Highest transport fares and London tax rises in a decade

Image above: library image

Travel costs in London to rise by 5.9%

London is set to be hit a double-whammy of the largest hike in the mayor’s share of council tax bills for 20 years and the highest rise in Tube and bus fares for more than a decade.

The average cost of travel in London is to rise by 5.9% in March. The Mayor of London Sadiq Khan says he has been obliged by the government to match the rise in train fares nationally, as part of the funding agreement for Transport for London.

Bus fares will increase by 10p for the second successive year from 5 March, with a trip now costing £1.75. The daily cap on bus travel will rise by 30p to £5.25.

A Pay as You Go ticket within Zone 1 on the tube at peak times will rise by 12% to £2.80 and 6.3% for Zones 1 and 2 to £3.40 with travel from Zone 3 costing £3.70. A ticket for travel within Zones other than Zone 1 will rise from £1.80 to £1.90.

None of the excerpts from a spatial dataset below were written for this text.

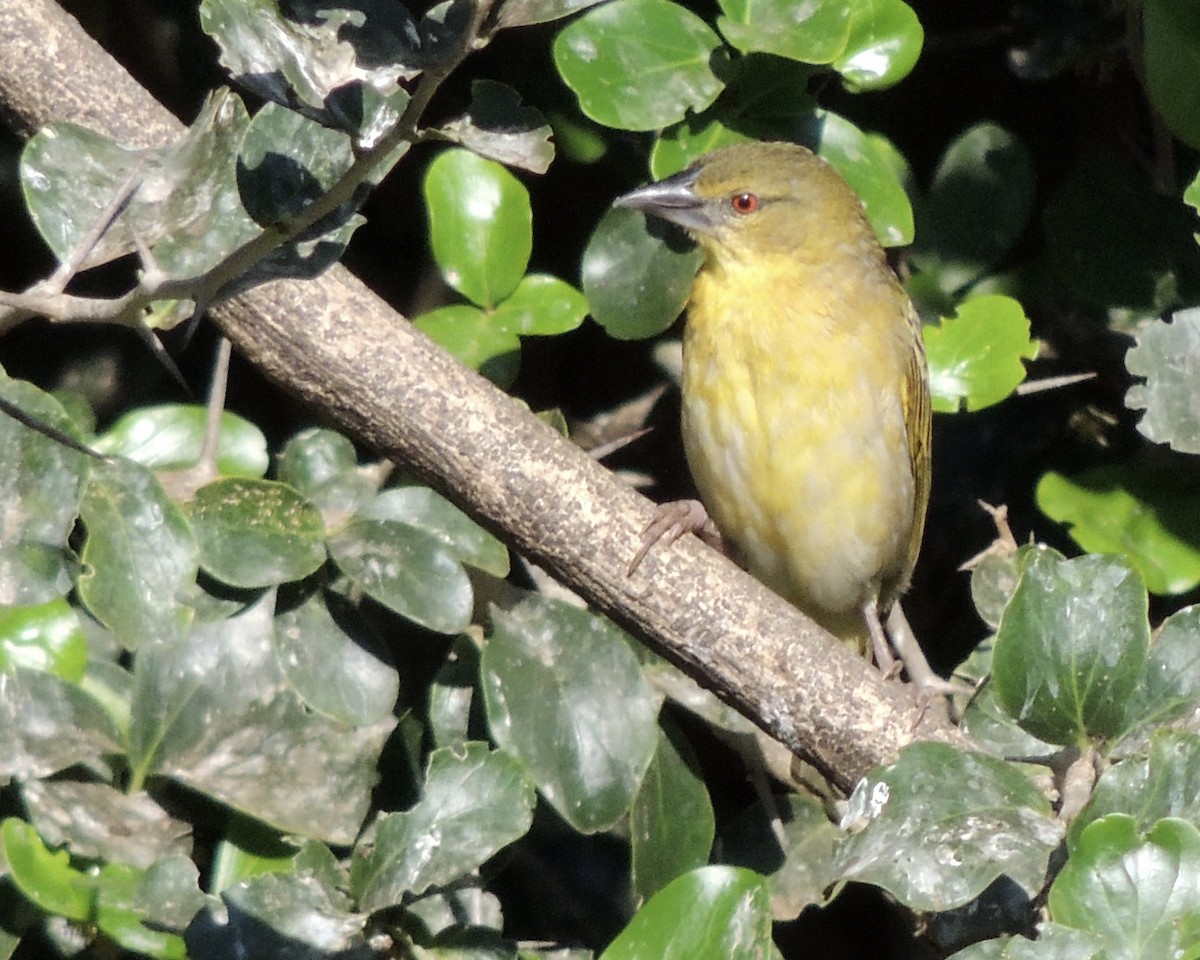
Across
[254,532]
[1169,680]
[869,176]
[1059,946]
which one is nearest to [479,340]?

Off peak fares will rise by 8% for travel in Zone 1 to £2.70, and will now cost £2.80 for Zone 1 and 2 and £3 for Zones 1 to 3.

Peak fares apply from Monday to Friday (not on public holidays) between 6.30am and 9.30am and between 4.00pm and 7.00pm.

As well as the fares hikes, the restriction on holders of Freedom Passes and Over 60s travel cards using them before 9.00am on weekdays is to be made permanent. TfL says that this will result in an extra £40 million in fares each year.

Image above: Hounslow House

Hounslow likely to increase council tax by 5% 

The Leader of Hounslow Council, Councillor Shantanu Rajawat, has warned the Council will need to make some tough decisions in the coming weeks as the authority grapples with increasing costs and rising demand for services. He said:

“The proposed local government funding settlement is calculated on the assumption that councils will put up Council Tax by 5%. If that deal goes ahead, we will face the stark choice of either putting up Council Tax or having a very significant budget shortfall.”

The Mayor’s portion of Council Tax from the average London household will increase too and will, for the first time, exceed £400.

Sadiq Khan said the increase was needed largely to fund TfL and blamed the Government for imposing conditions on TfL’s funding deals.

The Mayor will also introduce climate budgeting, setting out how bodies such as the fire brigade and police force can, by 2030, operate with carbon levels at net zero.

The precept is the mayor’s part of the Council Tax, collected by London’s boroughs and the Corporation of London. It is estimated the increase will add about £30 to household bills, including the money earmarked for TfL.

The precept pays for services provided by Greater London Authority (GLA) and its five functional bodies, together known as the GLA Group. The group includes Transport for London, the London Fire Commissioner, The Mayor’s Office for Policing and Crime and others.